Sehr geehrter Herr Präsident, meine Damen und Herren! Wir sind uns einig, dass die gesellschaftliche Anerkennung des ehrenamtlichen Engagements gestärkt werden muss. Wir können natürlich über die Frage diskutieren, wie man das macht. Wir wissen jetzt nicht genau, ob allein durch die Ehrenamtskarte diese Würdigung gestärkt werden kann. Für uns stellen sich hier einige Fragen: Wie wird die Karte von den Menschen in den Bundesländern angenommen, in denen das schon durchgeführt wird, zum Beispiel in Schleswig-Holstein und Niedersachsen? Wie wird diese Karte zum Beispiel von Migrantenselbstorganisationen angenommen und überhaupt von anderen Gruppen? Kann diese Karte auch andere Menschen motivieren, ehrenamtlich tätig zu sein? Und haben auch ehrenamtliche Helferinnen und Helfer, die SGB-II-Leistungen beziehen, ein Recht auf diese Karte? Das sind Fragen, die wir gerne im Ausschuss klären würden, und deshalb finden wir es gut, dass beide Anträge überwiesen werden. – Danke.
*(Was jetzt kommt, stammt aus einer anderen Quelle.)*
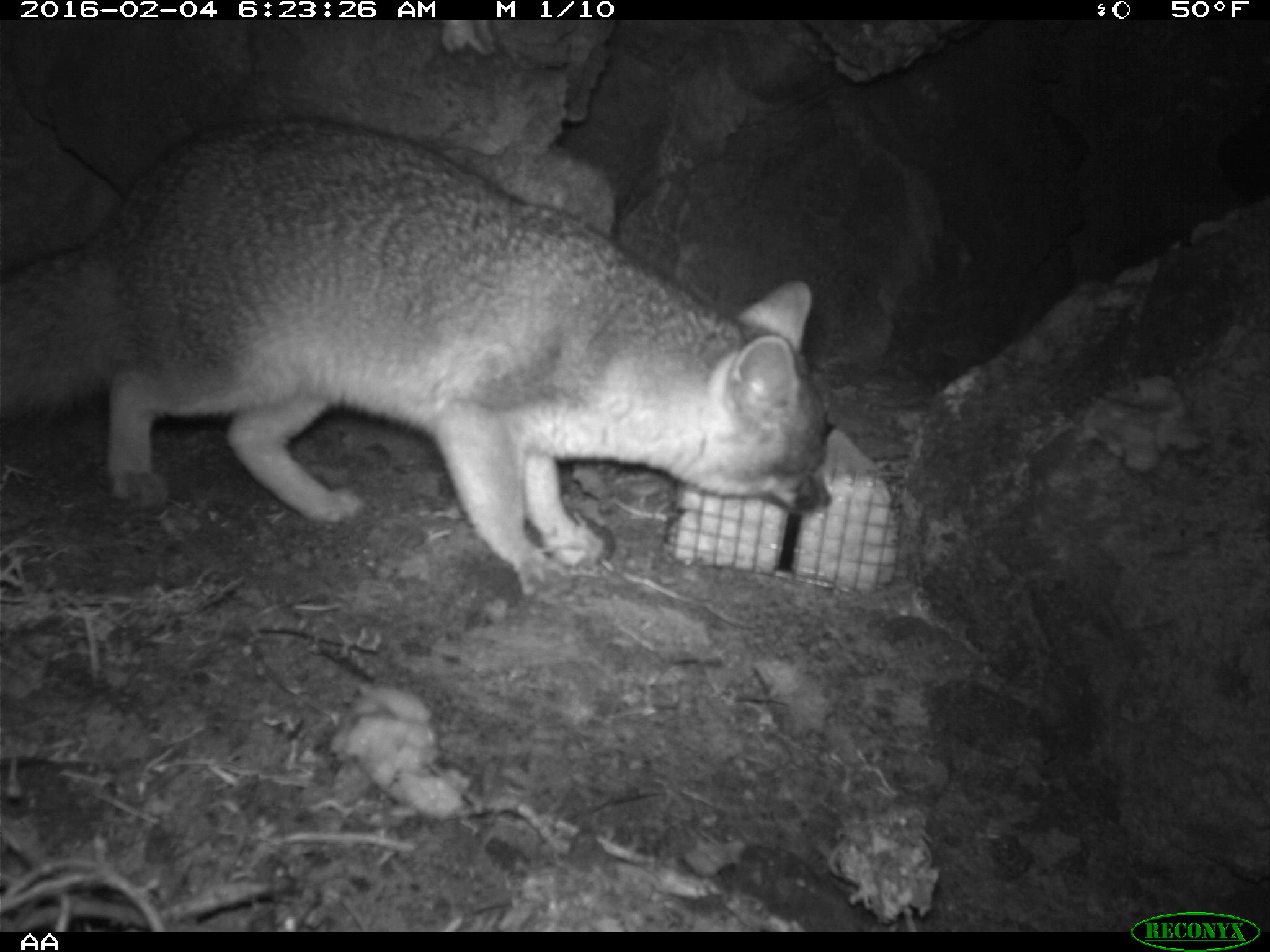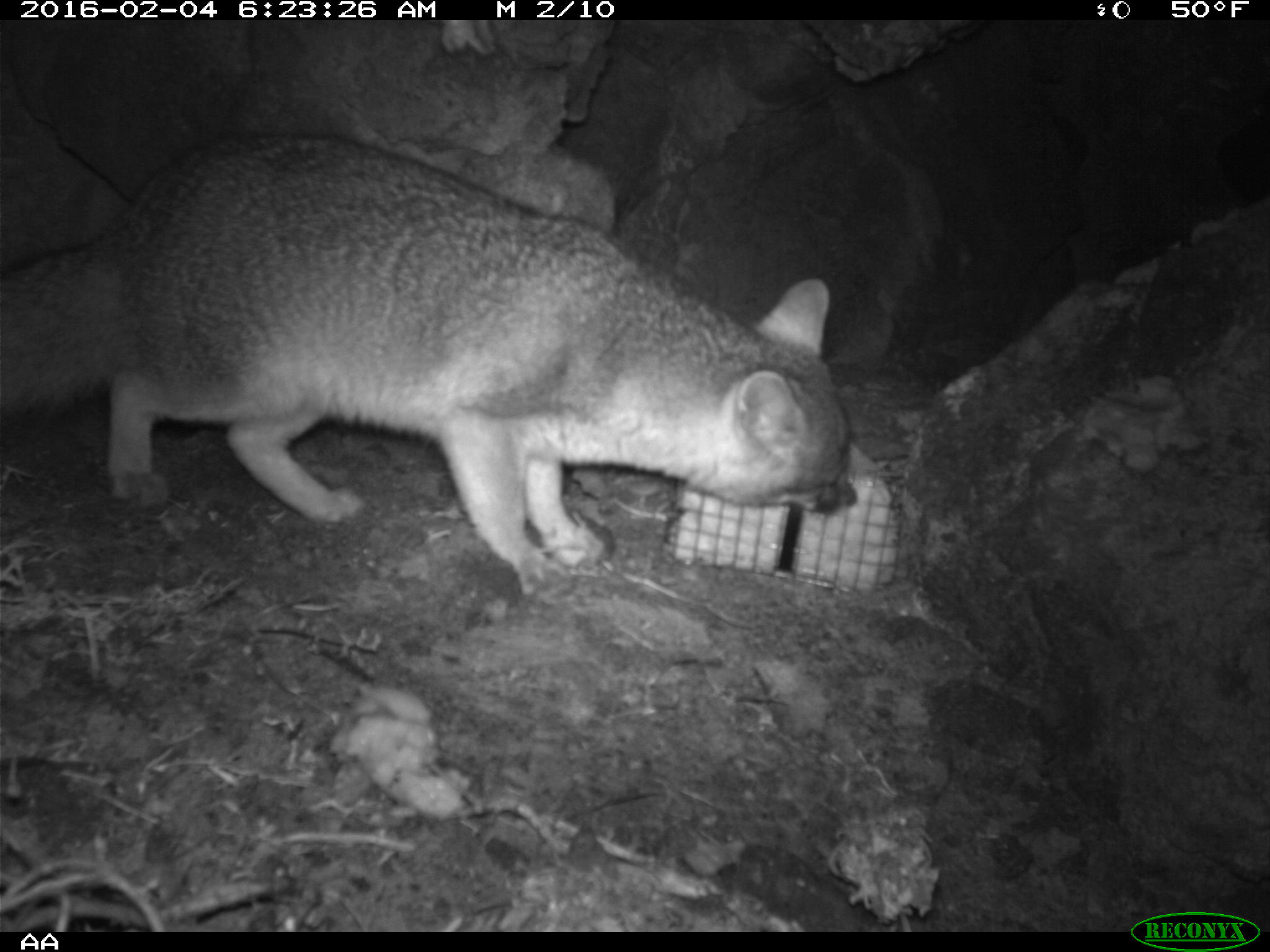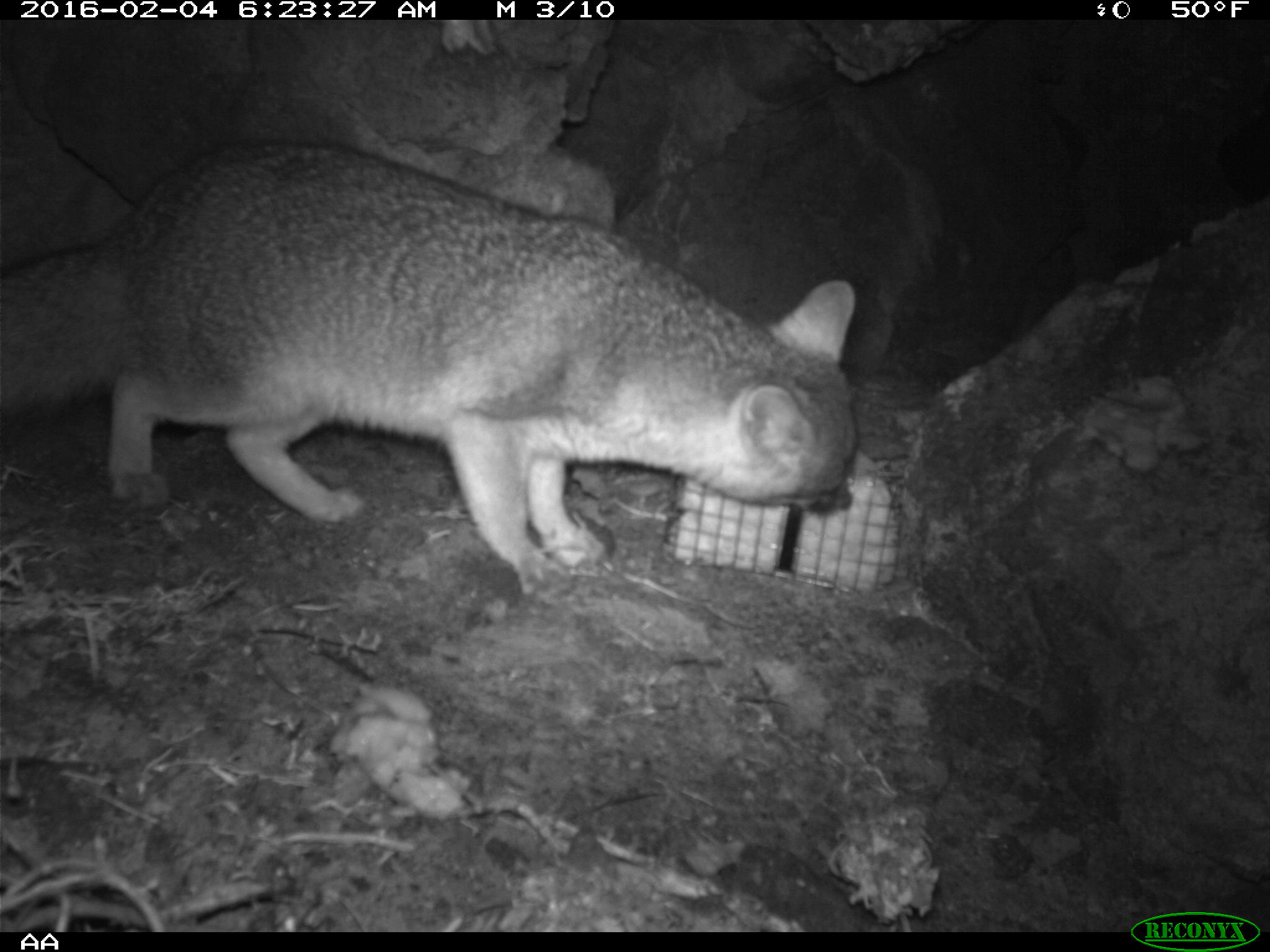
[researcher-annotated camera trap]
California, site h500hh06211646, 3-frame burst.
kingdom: Animalia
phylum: Chordata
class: Mammalia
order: Carnivora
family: Canidae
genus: Urocyon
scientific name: Urocyon littoralis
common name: island fox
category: fox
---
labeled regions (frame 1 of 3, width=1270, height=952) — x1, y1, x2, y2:
fox: 0, 115, 830, 589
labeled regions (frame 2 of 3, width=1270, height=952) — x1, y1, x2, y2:
fox: 0, 130, 861, 599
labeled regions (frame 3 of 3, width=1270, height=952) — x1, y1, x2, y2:
fox: 0, 143, 855, 591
Wer stimmt zunächst einer Überweisung der Drucksache 20/10852 an den Ausschuss für Soziales, Arbeit und Integration zu? – Die Gegenprobe. – Enthaltungen? – Somit ist das überwiesen.
Wer möchte nun die Drucksache 20/10997 ebenfalls an den Ausschuss für Soziales, Arbeit und Integration überweisen? – Die Gegenprobe. – Enthaltungen? – Somit ist das auch überwiesen.
Meine Damen und Herren! Wir kommen dann zu den Tagesordnungspunkten 66 und 68, Drucksachen 20/10885 und 20/10887, Anträge der FDP
Fraktion: Zukunftssichere Finanzierung der Versorgungansprüche der Beamtinnen und Beamten der Freien und Hansestadt Hamburg und Reform des Pensionswesens der Hamburger Beamtinnen und Beamten.
[Antrag der FDP-Fraktion: Zukunftssichere Finanzierung der Versorgungansprüche der Beamtinnen und Beamten der Freien und Hansestadt Hamburg (FHH) – Drs 20/10885 –]
[Antrag der FDP-Fraktion: Reform des Pensionswesens der Hamburger Beamtinnen und Beamten – Drs 20/10887 –]
Beide Drucksachen möchte die FDP-Fraktion an den Haushaltsausschuss überweisen. – Frau Suding hat das Wort.
Herr Präsident, meine sehr geehrten Damen und Herren! Meine Fraktion hat Ihnen heute zwei Anträge vorgelegt, mit denen wir auch zwei Ziele verfolgen. Wir wollen zum einen auf ein gravierendes Problem bei der Versorgung unserer Beamten aufmerksam machen und zum anderen erste Lösungsansätze für dieses Problem anbieten, über die wir mit Ihnen allen in die Diskussion kommen wollen.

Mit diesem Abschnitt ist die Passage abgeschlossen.